→ **PROVIDED PASSAGE**

>> start

Manulife US REIT - RHB Invest 2016-11-23: A “MUST” BUY MANULIFE US REIT BTOU.SI

Manulife US REIT - A “MUST” BUY

  • We believe MUST offers a compelling value proposition for yield-hungry cum growth-oriented investors as it offers: 
    1. Superior and stable yields from its freehold US office properties; 
    2. Organic growth combined with the ability to grow inorganically; 
    3. Exposure to a rebounding US economy and stable USD.
  • We believe much of its relative underperformance to S-REIT peers is mainly due to market unfamiliarity and investor scepticism on its tax and shareholding structures. A closer look proves that this is unwarranted.



Initiate coverage with BUY and a street-high TP of USD0.96. 

  • Manulife US REIT (MUST) is the first and only listed US office REIT in Asia. It offers the best proxy for investors looking to benefit from a rebounding US economy and stable USD exposure. Its portfolio comprises three well-located US freehold office properties with a total value of USD813.2m. 
  • Our TP is based on a 5-Year DDM model (COE: 8.5%, TG: 2%). MUST offers high FY17F-18F dividend yields of 8% and 8.1% respectively, a good 100bps above the office S-REITs average.


Rental escalations of 3% pa vs fixed leases in Singapore. 

  • About 84% of its portfolio leases have inbuilt rent escalation clauses averaging 3% pa, with the remaining 15% under periodic rental reviews. This provides clear visibility of DPU growth. 
  • Also, rental upsides from measurement standard changes (BOMA 2010) and asset enhancement initiatives (AEIs) offer scope for more upside.


Minimal impact from interest rate hikes. 

  • While the US Federal Reserve rate hike generally has a negative impact on yield instruments like REITs, we believe the impact on MUST may be mitigated, as it would coincide with a pick- up in the US economy and office demand. 
  • The rate hike would also result in the strengthening of the USD, benefitting Asian investors. In addition, MUST refinanced its IPO bridge loan facility (Jul 2016) to a 4-year fixed-term loan at a lower interest cost of 2.46%, thus shielding it from higher borrowing costs.


Strong pipeline assets to drive inorganic growth. 

  • Its sponsor, Manulife group, has total assets under management (AUM) of USD718bn. Of this, its US office assets account for > USD6bn, providing a strong acquisitions pipeline. 
  • Also, the depth of the US market offers scope for third-party acquisitions. Its gearing remains modest, at 34.7%. 
  • Near-term acquisitions are expected to be smaller-sized (USD100-150m) and geographically-diversified. It targets to acquire one asset a year.


Tenant profile and long leases provide stability. 

  • It has a 97% portfolio average occupancy rate, with a long weighted average lease to expiry (WALE) of 6.1 years. < 7% of leases by NLA are due for expiry over the next two years.


Tax-efficient structure. 

  • MUST aims to receive 100% income from its parent US REIT in the form of interest/principal repayments on its shareholder loan, which is exempt from tax in the US and Singapore.


Valuation 

  • Strong BUY with a TP of USD0.96.

>> end

→ **EXERCISE BRIEF**
Reproduce the part of the Manulife US REIT report from "Initiate coverage with" to "value of USD813.2m.", word for word. The material after the REIT report is separate and unrelated to it.

→ **DATASET EXTRACT**
>> start

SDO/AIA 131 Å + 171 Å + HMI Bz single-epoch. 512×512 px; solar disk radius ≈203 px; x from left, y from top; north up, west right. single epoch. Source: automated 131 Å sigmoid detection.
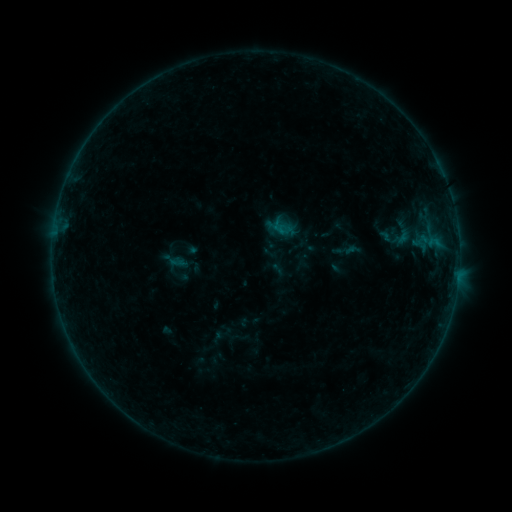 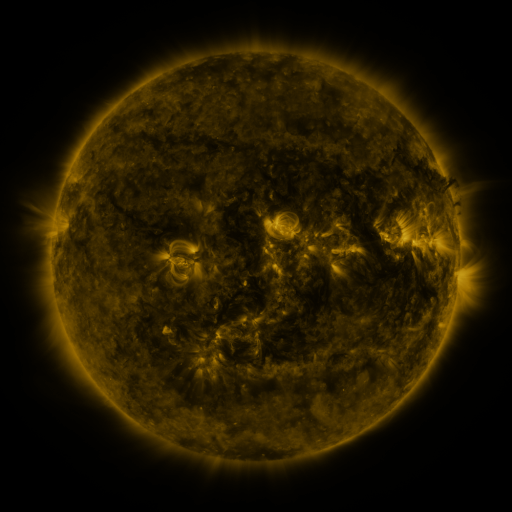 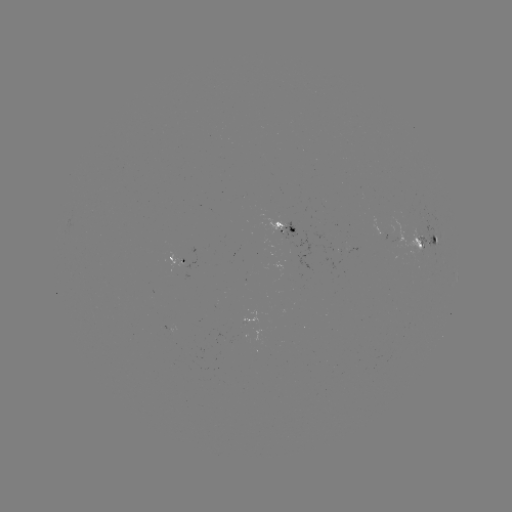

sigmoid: (387, 226, 416, 249)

>> end

→ **FULL ANSWER**
Initiate coverage with BUY and a street-high TP of USD0.96. 

  • Manulife US REIT (MUST) is the first and only listed US office REIT in Asia. It offers the best proxy for investors looking to benefit from a rebounding US economy and stable USD exposure. Its portfolio comprises three well-located US freehold office properties with a total value of USD813.2m.